▸ **What is required**
Write the next part of the forum thread about the lake fishing trip, picking up after its final post.

▸ **Document section**
# Daughter takes Dad fishing - Smack Down



## SPLMAX SAM (Jul 10, 2010)

Daughter took me fishing on a lake connected to a river in south east Ohio. This RONA thing had everyone going stir crazy. So we loaded up the cars and went fishing. 
River was fast so we concentrated on the lake. 
We banked and pier fished using worms, leaches, maggots, corn and chicken liver. The bite was good ! We got a mix bag of exceptional size fish. 

With much regret I did not run much video / will do next time.



































Sent from my iPhone using Tapatalk


----------



## jdl447 (May 16, 2018)

Wow nice fish!


----------



## polebender (Oct 29, 2011)

Looks like a fun multi-species outing! Nice fish!


----------



## WETSHIRT (Jun 29, 2012)

I think that first one is the pet I released a few years ago.


----------



## bountyhunter (Apr 28, 2004)

thats a hand full of gill .

▸ **Exercise data**
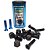 Thunder Bolts 7/8" Philips - Imagem 1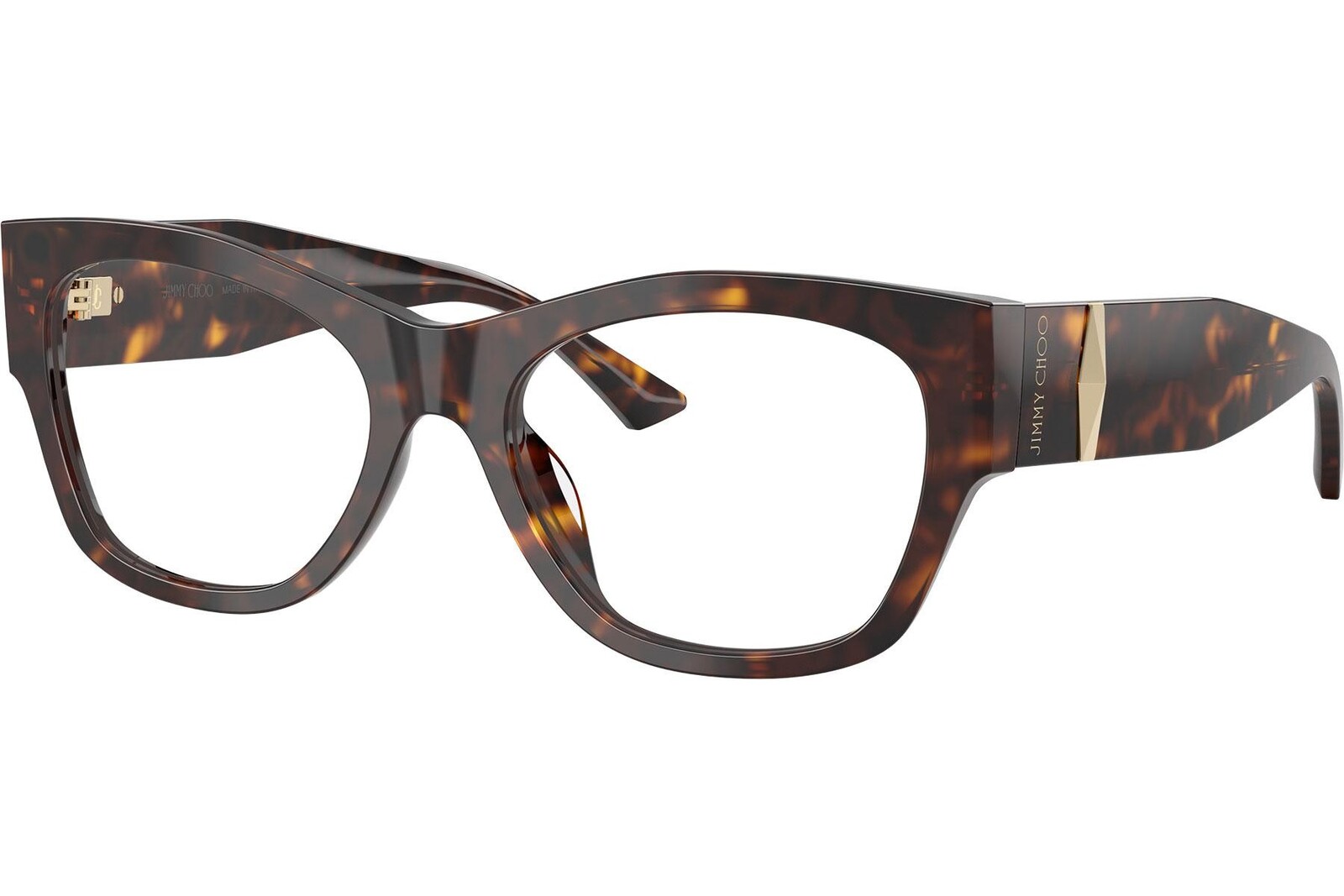 Jimmy Choo JC3063U 5002 - L (54)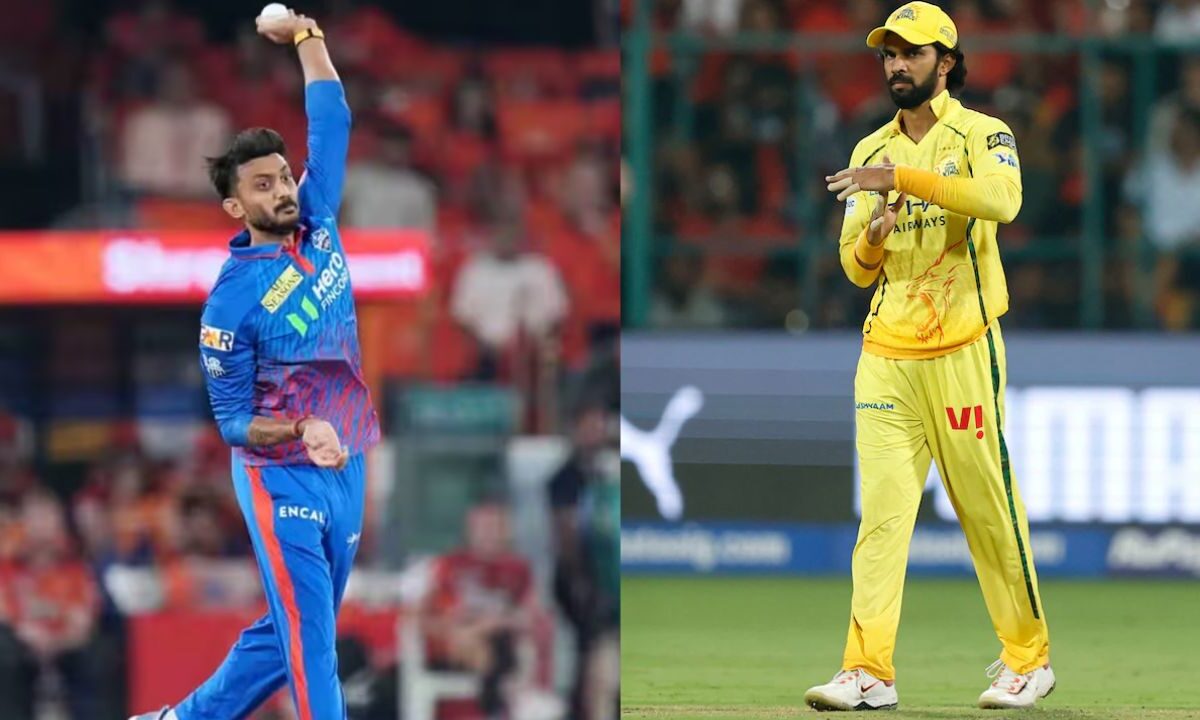 DC vs CSK, Match Prediction: पिच-स्कोर-मौसम-लाइव स्ट्रीम-प्लेइंग-XI से विनर तक, जानें मैच का पूरा प्रेडिक्शन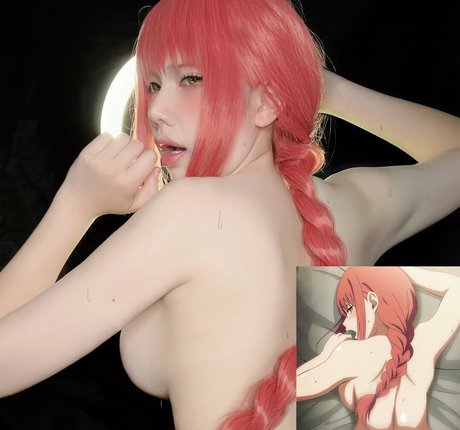 Arisa Nguyen pics onlyfans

▸ **Answer to this exercise**
----------



## ristorap (Mar 6, 2013)

Its a good thing to have you're daughter do the fish smack down on you. She wants to go fishing with you.


----------



## Saugeyefisher (Jul 19, 2010)

If I could find gills that size on a consistant basis I dont think I'd ever fish for anything else!!!!


----------



## alan farver (Apr 9, 2005)

great catches


----------



## percidaeben (Jan 15, 2010)

All I can say is WOW!


----------



## Snyd (May 5, 2004)

Awesome fish and best of all fishing with your daughter. I remember when my daughter used to go with me when she was younger - I miss those days.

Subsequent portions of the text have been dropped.